Review

Reviews 7.0

CARONTE

Church Of Shamanic Goetia

Ausgabe: RH 331

Ván/Soulfood (61:30)
Ritueller Doom. Gut, wer noch nicht gähnend zur nächsten Rezension gesprungen ist, darf sich über die Vorzüge von CARONTE aufklären lassen.

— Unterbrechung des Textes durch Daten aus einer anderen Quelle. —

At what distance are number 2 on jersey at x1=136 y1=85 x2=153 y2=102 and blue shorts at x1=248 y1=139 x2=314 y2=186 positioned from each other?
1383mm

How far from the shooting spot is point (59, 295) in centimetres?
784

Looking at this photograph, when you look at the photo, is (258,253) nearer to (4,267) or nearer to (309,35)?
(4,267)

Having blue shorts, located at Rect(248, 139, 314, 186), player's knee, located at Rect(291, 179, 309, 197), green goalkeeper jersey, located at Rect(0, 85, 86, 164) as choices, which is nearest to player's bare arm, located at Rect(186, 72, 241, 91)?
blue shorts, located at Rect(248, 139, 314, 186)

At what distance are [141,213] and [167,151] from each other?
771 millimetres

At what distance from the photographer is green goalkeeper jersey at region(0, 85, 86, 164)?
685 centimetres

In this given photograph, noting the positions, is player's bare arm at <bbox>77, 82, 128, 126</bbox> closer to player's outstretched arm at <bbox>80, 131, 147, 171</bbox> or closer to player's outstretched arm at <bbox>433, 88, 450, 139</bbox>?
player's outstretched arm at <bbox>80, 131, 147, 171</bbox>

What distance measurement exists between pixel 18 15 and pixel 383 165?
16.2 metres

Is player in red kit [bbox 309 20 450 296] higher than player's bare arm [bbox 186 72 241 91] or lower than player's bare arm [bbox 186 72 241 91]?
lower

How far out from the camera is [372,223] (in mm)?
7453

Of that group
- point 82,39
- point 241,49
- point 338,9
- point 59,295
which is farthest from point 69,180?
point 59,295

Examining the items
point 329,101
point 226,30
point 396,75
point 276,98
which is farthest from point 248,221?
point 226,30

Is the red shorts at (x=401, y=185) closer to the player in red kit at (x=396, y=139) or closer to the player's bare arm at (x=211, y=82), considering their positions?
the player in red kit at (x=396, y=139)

Ihr zweites Album „Goetia“ wurde karg inszeniert, klingt aber zu keiner Zeit produktionstechnisch unterbelichtet und stellt oft Sänger Dorian in den Brennpunkt, dessen recht markante Stimme mitunter von beschwörenden Chören unterfüttert wird. Das Ganze wirkt trotz Hokuspokus angenehm erdig, wiewohl der immerzu schwebende Charakter der Stücke ein wenig Space-Flair versprüht. Treibend wie Hawkwind fallen sie deshalb nicht aus, aber ähnlich stoisch, so dass in den längeren zu wenig passiert. Mehr griffige Melodien wünscht man sich auch, doch mit dem etwas lebhafteren ´Wakan Tanka Riders´ und dem kompakten ´Black Mandala´ sind dafür zwei kleine Hits vertreten. Wer gerne italienische Käuze krault, darf auch hiermit kuscheln.